Text
+++
June 28, 2022 - UTMediaCAT/mediacat-docs GitHub Wiki
Agenda
- send the stacked area charts and one way vector diagrams from KPP data
- troubleshooting errors on postprocessor discovered with KPP testing
- update to metascraper to include db to deal with errors and with re-starting after being stopped - use arbutus
- dask multithreading for postprocessor - trouble-shooting why slower
- consider D3 or similar for visualizing vector diagrams
- Twitter: embedded tweet issue:
- when Graham back on:
- the guardian crawl: filter out comments urls
- for next week: consider borealis to store datasets
Visualizations
- stacked area charts and vector diagrams?
- making jupyter notebook work
- some of the earlier work from Alice could be helpful hear, by domain and url for vector diagrams
- can use D3 for visualizations -- can use it in local server
Postprocessor:
- update to metascraper to include db to deal with errors and with re-starting after being stopped - use arbutus
- seems to be working, and Shengsong will test on Graham when return
- dask multithreading for postprocessor - trouble-shooting why slower
- not yet, need large data set
- errors with new postprocessor
- seems to be certain errors with capital letters, and maybe some problem parsing of citation scope
crawls:
- assuming they are on hold
storage:
- make a private repo on Github and use to store our datasets
- Alejandro will make a spreadsheet with list of crawls, and information
action items
- visualizations: try D3 or other for better visualization library
- postprocessor:
- test changes to metascraper
- test changes with dask multithreading
- finalize trouble-shooting with postprocessor difference on KPP data (capital letters, scope issue, etc)
+++
Dataset entries
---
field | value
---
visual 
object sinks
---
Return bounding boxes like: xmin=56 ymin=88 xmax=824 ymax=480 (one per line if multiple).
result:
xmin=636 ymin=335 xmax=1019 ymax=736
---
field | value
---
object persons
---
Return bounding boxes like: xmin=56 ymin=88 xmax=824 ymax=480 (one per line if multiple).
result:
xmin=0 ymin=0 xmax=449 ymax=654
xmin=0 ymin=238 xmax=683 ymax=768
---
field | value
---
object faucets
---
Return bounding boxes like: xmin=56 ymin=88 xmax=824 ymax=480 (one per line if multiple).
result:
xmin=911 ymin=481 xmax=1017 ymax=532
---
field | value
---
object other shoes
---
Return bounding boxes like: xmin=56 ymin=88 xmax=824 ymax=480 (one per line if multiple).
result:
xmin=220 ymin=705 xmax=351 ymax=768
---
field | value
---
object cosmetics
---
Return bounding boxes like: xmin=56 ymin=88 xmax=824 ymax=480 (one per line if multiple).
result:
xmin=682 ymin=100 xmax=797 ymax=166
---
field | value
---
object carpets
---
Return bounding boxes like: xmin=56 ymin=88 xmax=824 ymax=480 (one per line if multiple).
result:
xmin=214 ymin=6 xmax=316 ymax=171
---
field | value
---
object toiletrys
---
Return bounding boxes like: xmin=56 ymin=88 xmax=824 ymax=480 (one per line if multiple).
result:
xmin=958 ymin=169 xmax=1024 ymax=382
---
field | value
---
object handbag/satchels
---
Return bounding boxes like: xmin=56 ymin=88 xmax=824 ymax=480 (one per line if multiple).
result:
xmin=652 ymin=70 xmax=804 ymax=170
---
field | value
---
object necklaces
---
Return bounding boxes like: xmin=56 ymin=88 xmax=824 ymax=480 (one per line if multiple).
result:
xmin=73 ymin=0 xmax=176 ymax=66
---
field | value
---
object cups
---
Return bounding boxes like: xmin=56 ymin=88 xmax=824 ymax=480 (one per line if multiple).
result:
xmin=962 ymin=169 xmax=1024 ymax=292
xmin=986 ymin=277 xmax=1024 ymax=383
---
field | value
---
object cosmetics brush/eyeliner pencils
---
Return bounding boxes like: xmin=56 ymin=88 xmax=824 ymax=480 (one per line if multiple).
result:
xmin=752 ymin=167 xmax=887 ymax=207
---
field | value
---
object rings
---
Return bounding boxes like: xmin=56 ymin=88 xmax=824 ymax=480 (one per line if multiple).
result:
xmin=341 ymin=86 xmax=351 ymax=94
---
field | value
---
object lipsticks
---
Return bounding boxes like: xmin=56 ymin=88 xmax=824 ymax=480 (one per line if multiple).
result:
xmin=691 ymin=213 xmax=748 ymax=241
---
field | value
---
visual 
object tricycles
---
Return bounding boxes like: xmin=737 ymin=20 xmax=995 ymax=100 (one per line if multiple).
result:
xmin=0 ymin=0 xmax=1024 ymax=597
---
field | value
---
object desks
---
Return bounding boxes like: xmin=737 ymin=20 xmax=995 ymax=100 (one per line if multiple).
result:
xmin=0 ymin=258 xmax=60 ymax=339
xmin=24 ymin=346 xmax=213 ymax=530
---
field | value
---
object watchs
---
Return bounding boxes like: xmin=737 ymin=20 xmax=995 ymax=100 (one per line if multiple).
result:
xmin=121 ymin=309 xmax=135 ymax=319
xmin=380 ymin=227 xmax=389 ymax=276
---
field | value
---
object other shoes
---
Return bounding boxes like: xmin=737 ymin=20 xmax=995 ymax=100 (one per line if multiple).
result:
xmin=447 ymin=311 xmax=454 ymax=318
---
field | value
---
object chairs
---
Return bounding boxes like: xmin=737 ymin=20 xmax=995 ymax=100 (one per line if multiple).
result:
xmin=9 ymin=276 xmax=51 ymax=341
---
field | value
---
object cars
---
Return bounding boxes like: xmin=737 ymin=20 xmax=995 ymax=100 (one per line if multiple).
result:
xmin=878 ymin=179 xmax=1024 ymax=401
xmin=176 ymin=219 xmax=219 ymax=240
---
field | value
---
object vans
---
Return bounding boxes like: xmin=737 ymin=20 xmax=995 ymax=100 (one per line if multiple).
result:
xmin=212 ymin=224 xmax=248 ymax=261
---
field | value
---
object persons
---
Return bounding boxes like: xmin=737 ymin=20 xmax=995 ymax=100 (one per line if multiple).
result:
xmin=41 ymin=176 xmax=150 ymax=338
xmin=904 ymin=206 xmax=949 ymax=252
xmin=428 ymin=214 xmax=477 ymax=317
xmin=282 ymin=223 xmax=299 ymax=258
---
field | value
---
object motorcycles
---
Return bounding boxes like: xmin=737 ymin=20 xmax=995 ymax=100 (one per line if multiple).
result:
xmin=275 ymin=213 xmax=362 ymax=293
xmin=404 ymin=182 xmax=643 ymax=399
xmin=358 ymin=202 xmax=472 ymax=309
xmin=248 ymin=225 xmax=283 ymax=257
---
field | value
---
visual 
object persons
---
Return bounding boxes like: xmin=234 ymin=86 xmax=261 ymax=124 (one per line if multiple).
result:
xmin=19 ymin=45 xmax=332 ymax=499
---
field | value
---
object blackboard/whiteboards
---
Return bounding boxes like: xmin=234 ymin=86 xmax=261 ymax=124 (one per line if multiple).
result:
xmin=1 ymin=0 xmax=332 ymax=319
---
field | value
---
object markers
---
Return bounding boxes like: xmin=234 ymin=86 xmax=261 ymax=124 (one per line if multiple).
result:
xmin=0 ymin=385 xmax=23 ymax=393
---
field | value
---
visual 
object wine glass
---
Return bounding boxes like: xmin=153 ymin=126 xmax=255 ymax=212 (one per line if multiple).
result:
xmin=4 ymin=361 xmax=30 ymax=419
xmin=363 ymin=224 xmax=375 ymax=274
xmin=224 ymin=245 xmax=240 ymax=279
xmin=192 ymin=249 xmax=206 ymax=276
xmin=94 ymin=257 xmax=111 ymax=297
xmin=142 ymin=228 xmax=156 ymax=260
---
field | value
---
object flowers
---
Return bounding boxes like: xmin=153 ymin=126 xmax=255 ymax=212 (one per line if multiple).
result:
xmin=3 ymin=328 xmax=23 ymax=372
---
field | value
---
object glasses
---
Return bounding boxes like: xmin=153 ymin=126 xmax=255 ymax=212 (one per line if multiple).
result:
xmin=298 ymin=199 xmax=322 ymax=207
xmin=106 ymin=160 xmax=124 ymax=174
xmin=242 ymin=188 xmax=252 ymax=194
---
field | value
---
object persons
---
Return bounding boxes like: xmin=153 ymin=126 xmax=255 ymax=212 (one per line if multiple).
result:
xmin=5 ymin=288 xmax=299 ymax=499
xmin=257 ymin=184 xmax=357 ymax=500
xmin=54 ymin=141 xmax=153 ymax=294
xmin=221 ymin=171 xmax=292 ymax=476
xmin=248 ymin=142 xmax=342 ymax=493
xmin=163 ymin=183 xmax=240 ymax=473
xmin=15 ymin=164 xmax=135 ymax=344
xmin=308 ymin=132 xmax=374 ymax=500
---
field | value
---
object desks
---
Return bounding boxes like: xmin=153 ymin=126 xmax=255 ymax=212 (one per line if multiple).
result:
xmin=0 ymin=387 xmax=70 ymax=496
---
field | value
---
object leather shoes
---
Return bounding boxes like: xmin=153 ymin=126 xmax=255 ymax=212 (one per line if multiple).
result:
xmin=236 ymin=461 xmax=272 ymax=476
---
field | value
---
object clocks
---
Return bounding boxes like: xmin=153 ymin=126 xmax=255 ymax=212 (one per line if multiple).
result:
+++
Task
Continue the June 28, 2022 MediaCAT meeting notes from their last line.

Exercise output
- make a private repo on Github and use to store our datasets
- Alejandro will make a spreadsheet with list of crawls, and information
- Twitter: embedded tweet issue:
Backburner
- Apify pre-navigation: probably need a blacklist for each domain, but could look into it in the future
- using crawler proxies
- adding to regular postprocessor output:
- any non-scope domain hyperlink that ends in .co.il
- any link to a tweet or twitter handle
- This is a bit outside our normal functionality, so I will put it on the backburner for now.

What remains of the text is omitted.